Que melhor forma de começar o fim-de-semana se não com uma fábula sobre uma moça que se ria e ria e ria? Muitas histórias são trágicas, mostram aspetos da vida dos animais e das pessoas que nos fazem pensar.

Esta não, esta é uma história sobre uma moça simples cuja principal característica era a sua capacidade de se rir desde que nascera.

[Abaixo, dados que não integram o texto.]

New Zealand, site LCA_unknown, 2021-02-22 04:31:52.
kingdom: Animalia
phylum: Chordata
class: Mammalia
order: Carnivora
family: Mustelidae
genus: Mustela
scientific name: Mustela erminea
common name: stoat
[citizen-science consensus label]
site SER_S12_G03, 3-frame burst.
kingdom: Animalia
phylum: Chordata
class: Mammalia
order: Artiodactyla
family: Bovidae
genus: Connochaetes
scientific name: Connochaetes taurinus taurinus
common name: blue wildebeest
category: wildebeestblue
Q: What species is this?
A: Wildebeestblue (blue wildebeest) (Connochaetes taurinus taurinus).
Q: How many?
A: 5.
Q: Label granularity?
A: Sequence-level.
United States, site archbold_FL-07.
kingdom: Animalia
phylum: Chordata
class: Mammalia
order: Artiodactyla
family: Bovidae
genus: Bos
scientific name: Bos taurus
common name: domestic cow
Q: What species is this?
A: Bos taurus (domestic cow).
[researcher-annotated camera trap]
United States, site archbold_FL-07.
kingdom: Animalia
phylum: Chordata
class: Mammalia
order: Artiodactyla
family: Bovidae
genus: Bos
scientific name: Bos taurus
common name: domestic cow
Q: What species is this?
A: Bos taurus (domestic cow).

Na localidade onde nasceu e residiu toda a sua vida, não tinha nada. Nem televisão, nem internet... os seus dias eram o mais entediante e tedioso possíveis. Nada na sua vida pasmaceira era digno de registo.

Numa família numerosa de doze irmãos e mais os primos e mais a família alargada, vulgo parentes. No Alentejo, de alguma forma, somos todos parentes.

A moça, que não nomeei ainda, chamava-se Laurinda e era, pasme-se, uma hiena! Aqueles animais que parece que estão sempre a rir?

Parece. Mas não é. Era de uma família que era sobejamente conhecida pelas suas idiossincrasias. Pejo e misericórdia não eram algo que lhes fosse familiar.

Laurinda, ria, sorria, ria e assim vivia todos os momentos. Já na escola primária, cada vez que a professora perguntava alguma coisa, a hiena moça ria e não respondia. Não sabia a resposta, mas isso também não interessa nada. O importante é que o seu comportamento era obsessivo-compulsivo. Viria de fatores genéticos, dirão a senhora leitora e o senhor leitor. Não sei! Laurinda nunca me enganou. Debaixo daquele sorriso continuo, escondia-se uma figura alarmante. Pensava eu.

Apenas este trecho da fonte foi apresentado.